> Exercise
Each record below should be given again exactly as it reads.

> Data extracts
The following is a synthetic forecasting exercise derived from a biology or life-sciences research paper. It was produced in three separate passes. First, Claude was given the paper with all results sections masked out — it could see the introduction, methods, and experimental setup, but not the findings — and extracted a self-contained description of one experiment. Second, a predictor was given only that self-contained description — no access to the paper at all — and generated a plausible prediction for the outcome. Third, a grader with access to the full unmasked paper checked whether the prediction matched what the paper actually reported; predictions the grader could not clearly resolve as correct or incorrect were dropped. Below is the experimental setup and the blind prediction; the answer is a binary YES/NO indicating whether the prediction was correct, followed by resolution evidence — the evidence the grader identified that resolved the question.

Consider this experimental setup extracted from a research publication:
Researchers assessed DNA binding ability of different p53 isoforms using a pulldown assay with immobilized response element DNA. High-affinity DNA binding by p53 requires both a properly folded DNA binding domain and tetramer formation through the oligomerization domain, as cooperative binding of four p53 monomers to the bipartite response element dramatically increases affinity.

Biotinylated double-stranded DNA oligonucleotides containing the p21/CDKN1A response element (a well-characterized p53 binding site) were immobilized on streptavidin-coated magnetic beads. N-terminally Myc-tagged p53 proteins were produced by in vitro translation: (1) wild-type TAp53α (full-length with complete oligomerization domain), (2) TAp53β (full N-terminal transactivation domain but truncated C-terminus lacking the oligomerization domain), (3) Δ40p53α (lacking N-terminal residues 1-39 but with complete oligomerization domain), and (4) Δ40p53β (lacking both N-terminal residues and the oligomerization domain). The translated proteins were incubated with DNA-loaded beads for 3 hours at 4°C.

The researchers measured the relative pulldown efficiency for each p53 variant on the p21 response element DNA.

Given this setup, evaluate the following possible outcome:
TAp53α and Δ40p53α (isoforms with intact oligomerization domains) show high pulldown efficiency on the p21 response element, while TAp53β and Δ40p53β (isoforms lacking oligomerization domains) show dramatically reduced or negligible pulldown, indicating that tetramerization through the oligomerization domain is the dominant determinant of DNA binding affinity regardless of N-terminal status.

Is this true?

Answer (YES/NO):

> Response to this exercise
The following is a synthetic forecasting exercise derived from a biology or life-sciences research paper. It was produced in three separate passes. First, Claude was given the paper with all results sections masked out — it could see the introduction, methods, and experimental setup, but not the findings — and extracted a self-contained description of one experiment. Second, a predictor was given only that self-contained description — no access to the paper at all — and generated a plausible prediction for the outcome. Third, a grader with access to the full unmasked paper checked whether the prediction matched what the paper actually reported; predictions the grader could not clearly resolve as correct or incorrect were dropped. Below is the experimental setup and the blind prediction; the answer is a binary YES/NO indicating whether the prediction was correct, followed by resolution evidence — the evidence the grader identified that resolved the question.

Consider this experimental setup extracted from a research publication:
Researchers assessed DNA binding ability of different p53 isoforms using a pulldown assay with immobilized response element DNA. High-affinity DNA binding by p53 requires both a properly folded DNA binding domain and tetramer formation through the oligomerization domain, as cooperative binding of four p53 monomers to the bipartite response element dramatically increases affinity.

Biotinylated double-stranded DNA oligonucleotides containing the p21/CDKN1A response element (a well-characterized p53 binding site) were immobilized on streptavidin-coated magnetic beads. N-terminally Myc-tagged p53 proteins were produced by in vitro translation: (1) wild-type TAp53α (full-length with complete oligomerization domain), (2) TAp53β (full N-terminal transactivation domain but truncated C-terminus lacking the oligomerization domain), (3) Δ40p53α (lacking N-terminal residues 1-39 but with complete oligomerization domain), and (4) Δ40p53β (lacking both N-terminal residues and the oligomerization domain). The translated proteins were incubated with DNA-loaded beads for 3 hours at 4°C.

The researchers measured the relative pulldown efficiency for each p53 variant on the p21 response element DNA.

Given this setup, evaluate the following possible outcome:
TAp53α and Δ40p53α (isoforms with intact oligomerization domains) show high pulldown efficiency on the p21 response element, while TAp53β and Δ40p53β (isoforms lacking oligomerization domains) show dramatically reduced or negligible pulldown, indicating that tetramerization through the oligomerization domain is the dominant determinant of DNA binding affinity regardless of N-terminal status.

Is this true?

Answer (YES/NO):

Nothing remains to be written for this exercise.